Çargah perdesi.Türk musikesinde bir nota. Portenin, sol anahtarına göre üsten ikinci boşluğunun içine yazılan do notasının adıdır. Bir oktav (sekizli aralığı) tizindeki do notasına "tiz çargâh perdesi", bir oktav pestindeki do notasına da "kaba çargâh" perdesi denir.
Çargâh Makamı. Aralıkları bakımından tamamen bir Fisagor dizisi olan çargâh makamı dizisi, Arel-Ezgi nazariyatına göre Türk mûsikisinin ana dizisidir. Bu dizi, çargâh veya kaba çargâh perdesi üzerindeki bir çargâh beşlisine bir çargâh dörtlüsünün eklenmesinden meydana gelmiştir.

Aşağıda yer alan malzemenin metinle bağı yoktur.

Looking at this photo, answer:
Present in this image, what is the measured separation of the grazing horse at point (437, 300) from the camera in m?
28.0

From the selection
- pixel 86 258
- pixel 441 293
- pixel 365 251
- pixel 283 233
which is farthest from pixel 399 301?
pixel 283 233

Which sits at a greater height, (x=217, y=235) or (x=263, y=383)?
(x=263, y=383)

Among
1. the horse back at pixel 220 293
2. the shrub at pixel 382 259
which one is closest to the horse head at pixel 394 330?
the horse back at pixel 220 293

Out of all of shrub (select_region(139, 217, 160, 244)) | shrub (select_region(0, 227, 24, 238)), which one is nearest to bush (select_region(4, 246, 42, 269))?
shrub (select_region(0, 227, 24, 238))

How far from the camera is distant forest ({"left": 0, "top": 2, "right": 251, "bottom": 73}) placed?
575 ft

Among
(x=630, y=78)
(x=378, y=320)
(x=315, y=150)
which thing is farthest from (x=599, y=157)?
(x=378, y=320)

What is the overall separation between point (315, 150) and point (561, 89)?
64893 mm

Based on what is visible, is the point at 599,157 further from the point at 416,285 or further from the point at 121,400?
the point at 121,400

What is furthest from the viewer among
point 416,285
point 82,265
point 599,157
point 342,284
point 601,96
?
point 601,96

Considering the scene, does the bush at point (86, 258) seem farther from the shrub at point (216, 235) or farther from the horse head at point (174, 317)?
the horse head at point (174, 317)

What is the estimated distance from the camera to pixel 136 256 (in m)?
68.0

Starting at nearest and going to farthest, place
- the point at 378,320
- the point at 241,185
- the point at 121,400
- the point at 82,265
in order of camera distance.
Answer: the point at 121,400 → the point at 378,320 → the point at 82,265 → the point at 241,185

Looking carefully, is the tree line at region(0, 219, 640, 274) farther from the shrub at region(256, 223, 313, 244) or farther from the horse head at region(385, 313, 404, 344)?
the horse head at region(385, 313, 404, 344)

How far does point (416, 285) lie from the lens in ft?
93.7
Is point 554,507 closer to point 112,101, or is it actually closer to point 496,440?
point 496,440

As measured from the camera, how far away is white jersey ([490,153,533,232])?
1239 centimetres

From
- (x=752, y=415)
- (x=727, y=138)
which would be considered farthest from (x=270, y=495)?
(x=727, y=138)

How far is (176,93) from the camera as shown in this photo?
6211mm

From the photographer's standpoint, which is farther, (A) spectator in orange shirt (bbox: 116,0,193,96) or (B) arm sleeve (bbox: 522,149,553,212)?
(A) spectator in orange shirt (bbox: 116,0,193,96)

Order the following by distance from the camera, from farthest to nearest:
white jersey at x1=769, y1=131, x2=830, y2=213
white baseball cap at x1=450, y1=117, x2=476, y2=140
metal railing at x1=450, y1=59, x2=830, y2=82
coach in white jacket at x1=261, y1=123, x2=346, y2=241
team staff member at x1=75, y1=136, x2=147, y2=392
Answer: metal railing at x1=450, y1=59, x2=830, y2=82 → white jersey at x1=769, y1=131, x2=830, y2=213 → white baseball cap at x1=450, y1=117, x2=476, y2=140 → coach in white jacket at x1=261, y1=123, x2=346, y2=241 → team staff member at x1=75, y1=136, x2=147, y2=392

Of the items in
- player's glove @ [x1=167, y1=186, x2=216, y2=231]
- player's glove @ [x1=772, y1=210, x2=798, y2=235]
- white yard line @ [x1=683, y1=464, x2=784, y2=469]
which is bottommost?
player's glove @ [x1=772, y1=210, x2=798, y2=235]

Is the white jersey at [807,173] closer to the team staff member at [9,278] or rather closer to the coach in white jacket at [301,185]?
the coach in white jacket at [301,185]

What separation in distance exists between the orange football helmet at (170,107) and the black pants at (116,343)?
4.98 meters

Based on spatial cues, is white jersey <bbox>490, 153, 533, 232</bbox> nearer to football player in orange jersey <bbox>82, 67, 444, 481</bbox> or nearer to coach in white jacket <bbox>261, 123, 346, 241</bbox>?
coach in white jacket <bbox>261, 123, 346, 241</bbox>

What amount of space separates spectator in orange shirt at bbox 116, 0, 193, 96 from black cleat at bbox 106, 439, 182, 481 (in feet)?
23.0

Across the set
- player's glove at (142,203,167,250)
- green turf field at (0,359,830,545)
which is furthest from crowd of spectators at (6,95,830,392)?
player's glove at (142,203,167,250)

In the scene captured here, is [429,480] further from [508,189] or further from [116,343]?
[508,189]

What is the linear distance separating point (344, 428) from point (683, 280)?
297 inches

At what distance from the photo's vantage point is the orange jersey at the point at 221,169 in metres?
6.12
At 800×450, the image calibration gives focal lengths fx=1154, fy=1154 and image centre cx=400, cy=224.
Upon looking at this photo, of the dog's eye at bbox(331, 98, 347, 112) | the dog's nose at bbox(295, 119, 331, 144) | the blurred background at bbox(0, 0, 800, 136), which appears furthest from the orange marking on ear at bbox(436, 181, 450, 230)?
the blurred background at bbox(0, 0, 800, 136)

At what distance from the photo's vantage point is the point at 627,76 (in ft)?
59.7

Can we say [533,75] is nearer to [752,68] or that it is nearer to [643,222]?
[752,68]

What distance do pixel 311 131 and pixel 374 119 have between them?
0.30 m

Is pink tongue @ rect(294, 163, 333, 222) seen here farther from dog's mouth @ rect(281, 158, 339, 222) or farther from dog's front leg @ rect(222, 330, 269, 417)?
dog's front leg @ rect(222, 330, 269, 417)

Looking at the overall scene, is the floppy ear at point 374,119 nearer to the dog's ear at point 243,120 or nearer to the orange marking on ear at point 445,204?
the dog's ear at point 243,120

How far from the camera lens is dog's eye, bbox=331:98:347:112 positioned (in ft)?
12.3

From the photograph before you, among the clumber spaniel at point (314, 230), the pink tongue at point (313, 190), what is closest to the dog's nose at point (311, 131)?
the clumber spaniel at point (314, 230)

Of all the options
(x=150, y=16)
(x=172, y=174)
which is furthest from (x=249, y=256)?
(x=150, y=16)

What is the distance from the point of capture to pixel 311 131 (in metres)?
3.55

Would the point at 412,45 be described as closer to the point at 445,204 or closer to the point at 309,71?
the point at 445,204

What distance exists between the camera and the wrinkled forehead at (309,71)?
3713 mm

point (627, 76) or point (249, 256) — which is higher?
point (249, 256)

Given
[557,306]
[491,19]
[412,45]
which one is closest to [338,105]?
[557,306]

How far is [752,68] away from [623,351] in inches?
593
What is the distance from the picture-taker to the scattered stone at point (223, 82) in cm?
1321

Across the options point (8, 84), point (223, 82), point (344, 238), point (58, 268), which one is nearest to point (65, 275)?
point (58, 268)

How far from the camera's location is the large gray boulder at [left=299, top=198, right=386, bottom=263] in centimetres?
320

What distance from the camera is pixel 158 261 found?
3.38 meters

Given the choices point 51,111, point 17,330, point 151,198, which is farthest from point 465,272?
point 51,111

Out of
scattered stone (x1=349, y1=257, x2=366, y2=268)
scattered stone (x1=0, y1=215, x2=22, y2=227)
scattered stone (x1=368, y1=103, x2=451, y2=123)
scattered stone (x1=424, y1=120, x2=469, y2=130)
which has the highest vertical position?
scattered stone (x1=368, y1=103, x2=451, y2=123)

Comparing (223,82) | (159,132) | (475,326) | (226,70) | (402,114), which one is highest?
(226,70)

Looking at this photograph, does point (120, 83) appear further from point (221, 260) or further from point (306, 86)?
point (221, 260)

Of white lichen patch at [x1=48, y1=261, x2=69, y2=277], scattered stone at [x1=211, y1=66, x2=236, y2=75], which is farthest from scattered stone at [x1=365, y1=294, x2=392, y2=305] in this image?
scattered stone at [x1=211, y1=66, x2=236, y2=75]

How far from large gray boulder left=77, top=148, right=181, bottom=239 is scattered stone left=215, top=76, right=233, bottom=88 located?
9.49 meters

Kaba çargahta çargah beşlisi Kastta çargah dörtlüsü Bu makamın dizisinde sesler tabii olup herhangi bir arıza ile değiştirilmediğinden nota yazımında donanımına hiçbir işaret konmaz. Makamın güçlüsü rast veya gerdaniye perdesi, durağı İse çargâh veya kaba çargâh perdesidir. Bu arada çargâh perdesinin bütün sekizlilerinin bu makam için durak olabileceğini belirtmek gerekir. Çıkıcı veya inici-çıkıcı olarak seyreden çargâh makamı, durak perdesi üzerindeki beşlinin simetrik olarak tiz durak üzerine veya güçlü üzerindeki dörtlünün yine simetrik olarak durak altına göçürülmesi suretiyle genişler. Makamın esas yapısında olmamakla beraber çargâh perdesi üzerinde bir hicaz dörtlüsü göstermek geçki olarak âdet olmuştur.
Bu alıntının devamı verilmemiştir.